◆ **Goal of the exercise**
Write out the lines of every record below exactly as they are, leaving out the pictures.

◆ **Record list**
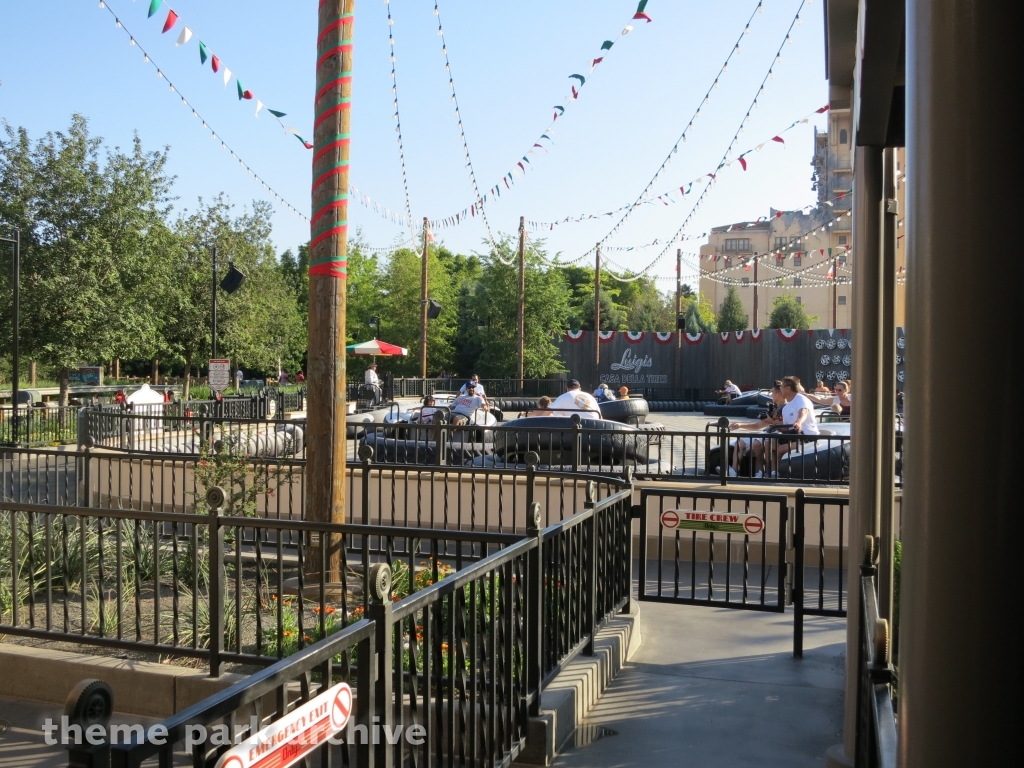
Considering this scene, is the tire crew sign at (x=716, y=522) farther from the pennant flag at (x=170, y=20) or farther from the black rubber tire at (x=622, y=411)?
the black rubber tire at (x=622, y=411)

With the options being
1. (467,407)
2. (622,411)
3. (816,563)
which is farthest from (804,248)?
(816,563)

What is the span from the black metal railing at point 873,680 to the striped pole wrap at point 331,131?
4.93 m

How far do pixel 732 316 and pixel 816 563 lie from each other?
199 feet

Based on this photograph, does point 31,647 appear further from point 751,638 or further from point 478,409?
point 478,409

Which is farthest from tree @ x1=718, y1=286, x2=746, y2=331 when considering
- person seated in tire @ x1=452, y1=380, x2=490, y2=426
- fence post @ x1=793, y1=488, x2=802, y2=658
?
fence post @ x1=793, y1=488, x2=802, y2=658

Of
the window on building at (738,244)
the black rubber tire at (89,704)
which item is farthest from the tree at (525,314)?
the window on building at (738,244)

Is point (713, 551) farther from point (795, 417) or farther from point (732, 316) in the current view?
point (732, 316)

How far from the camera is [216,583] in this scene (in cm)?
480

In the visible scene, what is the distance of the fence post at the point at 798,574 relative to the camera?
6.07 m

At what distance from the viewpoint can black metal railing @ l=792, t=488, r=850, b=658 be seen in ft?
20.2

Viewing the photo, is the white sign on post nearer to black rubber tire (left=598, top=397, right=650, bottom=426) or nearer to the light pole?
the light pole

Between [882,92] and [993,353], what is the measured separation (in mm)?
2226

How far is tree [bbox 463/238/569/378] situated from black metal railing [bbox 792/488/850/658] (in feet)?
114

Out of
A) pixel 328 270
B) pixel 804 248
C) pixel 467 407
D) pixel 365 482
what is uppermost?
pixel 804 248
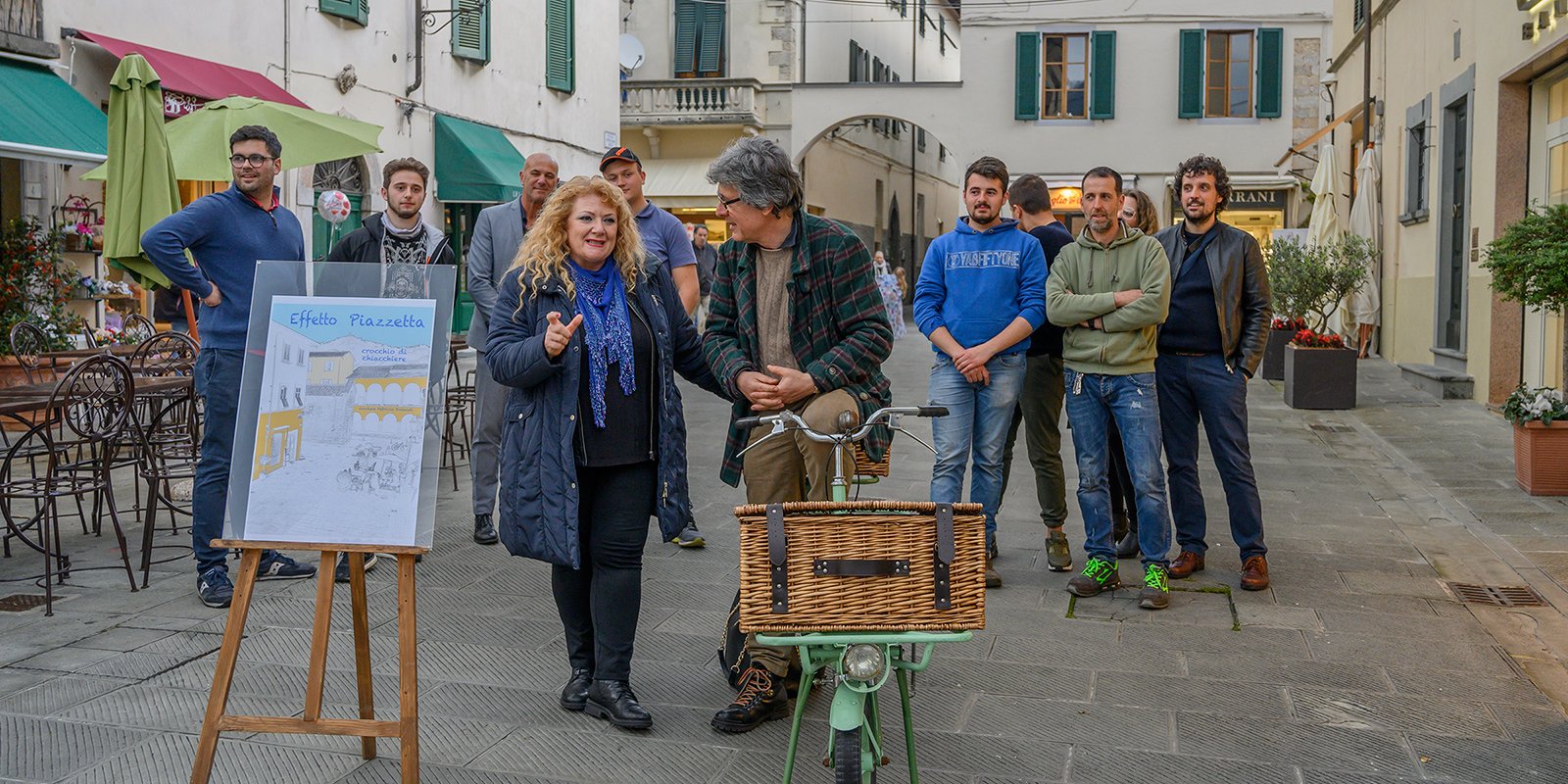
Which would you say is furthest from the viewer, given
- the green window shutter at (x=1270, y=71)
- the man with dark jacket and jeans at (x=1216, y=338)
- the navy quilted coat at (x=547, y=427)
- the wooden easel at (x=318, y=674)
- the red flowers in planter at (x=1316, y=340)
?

◆ **Finished answer**
Considering this scene, is the tire crew sign at (x=716, y=522) farther from the pennant flag at (x=170, y=20) or farther from the black rubber tire at (x=622, y=411)?
the black rubber tire at (x=622, y=411)

With the options being
1. (467,407)
2. (622,411)
3. (816,563)
which is farthest from (804,248)?
(816,563)

What is the span from the black metal railing at point 873,680 to the striped pole wrap at point 331,131?
4.93 m

How far do pixel 732 316 and pixel 816 563 lie from each other?
199 feet

Based on this photograph, does point 31,647 appear further from point 751,638 or further from point 478,409?
point 478,409

Which is farthest from tree @ x1=718, y1=286, x2=746, y2=331 when considering
- person seated in tire @ x1=452, y1=380, x2=490, y2=426
- fence post @ x1=793, y1=488, x2=802, y2=658
?
fence post @ x1=793, y1=488, x2=802, y2=658

Of
the window on building at (738,244)
the black rubber tire at (89,704)
which item is farthest from the tree at (525,314)?
the window on building at (738,244)

Is point (713, 551) farther from point (795, 417) or farther from point (732, 316) in the current view?
point (732, 316)

How far from the camera is [216,583] in this scene (in cm)?
480

In the visible scene, what is the distance of the fence post at the point at 798,574 relative to the camera?
6.07 m

At what distance from the viewpoint can black metal railing @ l=792, t=488, r=850, b=658 be seen in ft?
20.2

Viewing the photo, is the white sign on post nearer to black rubber tire (left=598, top=397, right=650, bottom=426) or nearer to the light pole?
the light pole

Between [882,92] and [993,353], what is the measured separation (in mm)?
2226

How far is tree [bbox 463/238/569/378] situated from black metal railing [bbox 792/488/850/658] (in feet)?
114

Out of
A) pixel 328 270
B) pixel 804 248
C) pixel 467 407
D) pixel 365 482
what is uppermost?
pixel 804 248
Which would you say is furthest from the viewer, given
- the green window shutter at (x=1270, y=71)
- the man with dark jacket and jeans at (x=1216, y=338)
- the navy quilted coat at (x=547, y=427)
- the wooden easel at (x=318, y=674)
- the red flowers in planter at (x=1316, y=340)
?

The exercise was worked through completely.